Kiel. Die meisten Norddeutschen entscheiden sich für eine Feuerbestattung. Zudem möchten immer weniger Menschen Gräber pflegen und sehen ihre Urne lieber in der Natur begraben. „Das alles hat Auswirkungen auf das Angebot und den Wettbewerb der Friedhöfe“, erklärt Carsten Steffens, einer der Friedhofsleiter der Stadt Kiel.

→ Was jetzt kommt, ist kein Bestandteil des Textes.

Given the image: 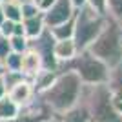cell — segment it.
Wrapping results in <instances>:
<instances>
[{
  "mask_svg": "<svg viewBox=\"0 0 122 122\" xmlns=\"http://www.w3.org/2000/svg\"><path fill=\"white\" fill-rule=\"evenodd\" d=\"M82 93V82L78 80V76L73 71H58L55 82L51 84L47 91H44L38 97L42 102L49 107L53 115L58 117L64 111H67L69 107H73L78 102Z\"/></svg>",
  "mask_w": 122,
  "mask_h": 122,
  "instance_id": "1",
  "label": "cell"
},
{
  "mask_svg": "<svg viewBox=\"0 0 122 122\" xmlns=\"http://www.w3.org/2000/svg\"><path fill=\"white\" fill-rule=\"evenodd\" d=\"M93 56L102 60L109 69L122 64V31L120 24L111 18L106 20V25L102 27L100 35L93 40V44L87 47Z\"/></svg>",
  "mask_w": 122,
  "mask_h": 122,
  "instance_id": "2",
  "label": "cell"
},
{
  "mask_svg": "<svg viewBox=\"0 0 122 122\" xmlns=\"http://www.w3.org/2000/svg\"><path fill=\"white\" fill-rule=\"evenodd\" d=\"M58 71H73L82 82V86L106 84L109 76V67L89 51H78L71 62L58 66Z\"/></svg>",
  "mask_w": 122,
  "mask_h": 122,
  "instance_id": "3",
  "label": "cell"
},
{
  "mask_svg": "<svg viewBox=\"0 0 122 122\" xmlns=\"http://www.w3.org/2000/svg\"><path fill=\"white\" fill-rule=\"evenodd\" d=\"M82 98L89 109L91 122H122V117L118 115L115 100L106 84L82 86Z\"/></svg>",
  "mask_w": 122,
  "mask_h": 122,
  "instance_id": "4",
  "label": "cell"
},
{
  "mask_svg": "<svg viewBox=\"0 0 122 122\" xmlns=\"http://www.w3.org/2000/svg\"><path fill=\"white\" fill-rule=\"evenodd\" d=\"M107 16L89 9L87 5L76 9L73 18V42L78 51H86L93 44V40L100 35L102 27L106 25Z\"/></svg>",
  "mask_w": 122,
  "mask_h": 122,
  "instance_id": "5",
  "label": "cell"
},
{
  "mask_svg": "<svg viewBox=\"0 0 122 122\" xmlns=\"http://www.w3.org/2000/svg\"><path fill=\"white\" fill-rule=\"evenodd\" d=\"M55 120V115L49 107L42 102V98L36 95L29 104L18 107V113L16 117L11 122H53Z\"/></svg>",
  "mask_w": 122,
  "mask_h": 122,
  "instance_id": "6",
  "label": "cell"
},
{
  "mask_svg": "<svg viewBox=\"0 0 122 122\" xmlns=\"http://www.w3.org/2000/svg\"><path fill=\"white\" fill-rule=\"evenodd\" d=\"M53 44H55V36L51 35V31L47 29V27L42 31L36 38L29 40V47L40 56L44 69H53V71H56V69H58V62H56L55 56H53Z\"/></svg>",
  "mask_w": 122,
  "mask_h": 122,
  "instance_id": "7",
  "label": "cell"
},
{
  "mask_svg": "<svg viewBox=\"0 0 122 122\" xmlns=\"http://www.w3.org/2000/svg\"><path fill=\"white\" fill-rule=\"evenodd\" d=\"M75 13H76V9L73 7V4L69 0H56L49 9L42 13L44 25H46L47 29L56 27V25L64 24V22L71 20L73 16H75Z\"/></svg>",
  "mask_w": 122,
  "mask_h": 122,
  "instance_id": "8",
  "label": "cell"
},
{
  "mask_svg": "<svg viewBox=\"0 0 122 122\" xmlns=\"http://www.w3.org/2000/svg\"><path fill=\"white\" fill-rule=\"evenodd\" d=\"M5 95L15 102L18 107L29 104V102L36 97L35 91H33V84H31V80H27V78H24V80H20L18 84H15L13 87H9Z\"/></svg>",
  "mask_w": 122,
  "mask_h": 122,
  "instance_id": "9",
  "label": "cell"
},
{
  "mask_svg": "<svg viewBox=\"0 0 122 122\" xmlns=\"http://www.w3.org/2000/svg\"><path fill=\"white\" fill-rule=\"evenodd\" d=\"M56 122H91V115H89V109H87L86 102L82 98V93H80V98L73 107H69L67 111H64L62 115L55 117Z\"/></svg>",
  "mask_w": 122,
  "mask_h": 122,
  "instance_id": "10",
  "label": "cell"
},
{
  "mask_svg": "<svg viewBox=\"0 0 122 122\" xmlns=\"http://www.w3.org/2000/svg\"><path fill=\"white\" fill-rule=\"evenodd\" d=\"M76 53H78V49H76L73 38L55 40V44H53V56H55V60L58 62V66L71 62L73 58L76 56ZM56 71H58V69H56Z\"/></svg>",
  "mask_w": 122,
  "mask_h": 122,
  "instance_id": "11",
  "label": "cell"
},
{
  "mask_svg": "<svg viewBox=\"0 0 122 122\" xmlns=\"http://www.w3.org/2000/svg\"><path fill=\"white\" fill-rule=\"evenodd\" d=\"M40 69H44V66H42V60L40 56L36 55L35 51L27 49L25 53H22V64H20V73L27 78V80H31L33 76L36 75V73L40 71Z\"/></svg>",
  "mask_w": 122,
  "mask_h": 122,
  "instance_id": "12",
  "label": "cell"
},
{
  "mask_svg": "<svg viewBox=\"0 0 122 122\" xmlns=\"http://www.w3.org/2000/svg\"><path fill=\"white\" fill-rule=\"evenodd\" d=\"M56 75H58V71H53V69H40V71L31 78L35 95H42L44 91H47L51 87V84L55 82Z\"/></svg>",
  "mask_w": 122,
  "mask_h": 122,
  "instance_id": "13",
  "label": "cell"
},
{
  "mask_svg": "<svg viewBox=\"0 0 122 122\" xmlns=\"http://www.w3.org/2000/svg\"><path fill=\"white\" fill-rule=\"evenodd\" d=\"M106 86L109 89V93H111L113 100L122 102V64L109 69V76H107Z\"/></svg>",
  "mask_w": 122,
  "mask_h": 122,
  "instance_id": "14",
  "label": "cell"
},
{
  "mask_svg": "<svg viewBox=\"0 0 122 122\" xmlns=\"http://www.w3.org/2000/svg\"><path fill=\"white\" fill-rule=\"evenodd\" d=\"M22 25H24V36L27 38V40L36 38L42 31L46 29L42 13H40V15H36V16H33V18H24V20H22Z\"/></svg>",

Friedwälder boomen, auch Seebestattungen zeigen sich als Konkurrenz: Die Friedhöfe müssen sich etwas einfallen lassen, um als letzte Ruhestätte attraktiv zu bleiben. „Seit den 1980er Jahren gibt es Gräber ohne Pflegeverpflichtung“, erklärt Steffens. Denn viele wollen ihre Asche anonym unterm Rasen begraben lassen.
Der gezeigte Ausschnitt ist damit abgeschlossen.